As previous studies on hypertension and MDD independently reported lower brain volumes in frontal-limbic brain areas, we selected the hippocampus, ACC and IFG as ROIs. We only observed significant effects of MDD in the ACC. Of note, a previous study in the same sample found that depression was associated with lower volumes in clusters in the IFG and ACC, compared to healthy controls (van Tol et al., 2010). However, in our analyses we used a more stringent threshold, patients with anxiety without comorbid MDD were pooled within the control group, and anxiety was taken into account by including it as covariate instead of analyzing it as an isolated group. Since anxiety was equally distributed across the four groups in the present study, it could not influence the interaction findings. Nevertheless, in the FWE-uncorrected analyses, MDD was associated with clusters of reduced GM volume in the IFG and ACC.
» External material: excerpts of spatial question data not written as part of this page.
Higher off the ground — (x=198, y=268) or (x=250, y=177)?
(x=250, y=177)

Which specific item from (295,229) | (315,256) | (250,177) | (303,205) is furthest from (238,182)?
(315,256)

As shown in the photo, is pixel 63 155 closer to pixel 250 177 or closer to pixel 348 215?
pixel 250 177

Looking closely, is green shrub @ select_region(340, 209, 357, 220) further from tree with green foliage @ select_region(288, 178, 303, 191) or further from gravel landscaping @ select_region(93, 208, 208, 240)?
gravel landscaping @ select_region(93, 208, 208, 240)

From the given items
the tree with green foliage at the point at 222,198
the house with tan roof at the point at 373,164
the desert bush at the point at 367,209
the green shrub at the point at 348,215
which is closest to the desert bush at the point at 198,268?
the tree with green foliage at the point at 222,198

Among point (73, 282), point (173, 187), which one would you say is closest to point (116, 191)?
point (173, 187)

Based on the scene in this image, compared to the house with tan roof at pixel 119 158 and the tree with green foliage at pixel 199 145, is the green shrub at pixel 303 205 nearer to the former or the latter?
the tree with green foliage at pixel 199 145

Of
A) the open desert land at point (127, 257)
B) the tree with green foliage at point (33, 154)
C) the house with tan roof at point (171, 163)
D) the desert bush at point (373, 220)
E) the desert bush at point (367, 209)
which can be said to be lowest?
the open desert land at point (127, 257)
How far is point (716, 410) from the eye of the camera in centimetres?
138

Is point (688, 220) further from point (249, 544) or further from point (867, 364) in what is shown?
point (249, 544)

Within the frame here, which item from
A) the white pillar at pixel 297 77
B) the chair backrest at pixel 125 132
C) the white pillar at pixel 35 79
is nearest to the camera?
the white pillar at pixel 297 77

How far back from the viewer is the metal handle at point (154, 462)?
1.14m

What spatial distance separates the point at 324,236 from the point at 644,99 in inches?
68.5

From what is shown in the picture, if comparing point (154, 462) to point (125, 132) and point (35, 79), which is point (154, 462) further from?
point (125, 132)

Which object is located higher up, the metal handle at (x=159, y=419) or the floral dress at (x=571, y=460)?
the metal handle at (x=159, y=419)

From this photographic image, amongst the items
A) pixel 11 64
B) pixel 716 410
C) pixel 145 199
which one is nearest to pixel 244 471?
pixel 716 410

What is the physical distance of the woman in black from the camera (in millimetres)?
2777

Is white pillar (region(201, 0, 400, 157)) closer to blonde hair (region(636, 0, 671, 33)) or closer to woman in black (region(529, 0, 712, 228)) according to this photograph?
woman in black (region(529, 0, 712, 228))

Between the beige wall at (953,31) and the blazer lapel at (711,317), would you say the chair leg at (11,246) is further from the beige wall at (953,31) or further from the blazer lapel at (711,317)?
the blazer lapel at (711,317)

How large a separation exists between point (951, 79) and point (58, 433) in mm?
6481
The current study found no main or interaction effects for depression and hypertension for WM volume analyses. So far, the association between WM volumes and depression has not been studied extensively and results have been inconsistent (Abe et al., 2010; Kim et al., 2008; Steingard et al., 2002). One volumetric MRI study found that blood pressure did not correlate with regional WM volumes (Gianaros et al., 2006). Furthermore, research on the effect of hypertension on WM has focused predominantly on WM lesions and WM integrity instead of WM volumes. One study found that after 50 years of age, but not before, comorbid hypertension, obesity, and diabetes mellitus were associated with significantly larger WM lesion volumes compared to an age matched group without these conditions (King et al., 2014).

Strengths and limitations

Our findings should be considered in light of the following strengths and limitations. The first major strength is that this is the first study that examined the neural correlates of hypertension and depression in one sample. Another strength of this study is that the size of the sample was sufficient to test for interaction effects of hypertension and MDD. Furthermore, a strength is the use of a diagnostic interview to assess depression. A limitation is that blood pressure was only measured twice at one visit, which might not indicate chronic high blood pressure. Another limitation is that the use of particular types of beta-blockers, which are commonly used in the treatment of hypertension, was an exclusion criterion, making the findings potentially less generalizable to a more clinical population.

Conclusion

In the current study hypertension and MDD were not independently, but only interactively associated with altered GM volumes. The results suggest that in a relatively young sample, the combination of MDD and hypertension is uniquely associated with lower brain volumes in areas implicated in the regulation of emotional and autonomic functions. The observed interaction effect implies that future volumetric neuroimaging studies in depression should take into account the presence of comorbid hypertension. Moreover, further research should be undertaken to replicate these findings in a sample with more advanced vascular disease. In addition, longitudinal research is needed to clarify whether comorbid vascular disease and MDD may be a subgroup with specific brain abnormalities, and/or whether hypertension and MDD reinforce each other's impact on brain volumes.

Conflicts of interest

The authors declare no conflict of interest.

Ethical approval: All procedures performed in studies involving human participants were in accordance with the ethical standards of the institutional and/or national research committee and with the 1964 Helsinki Declaration and its later amendments or comparable ethical standards.

Informed consent: Informed consent was obtained from all individual participants included in the study.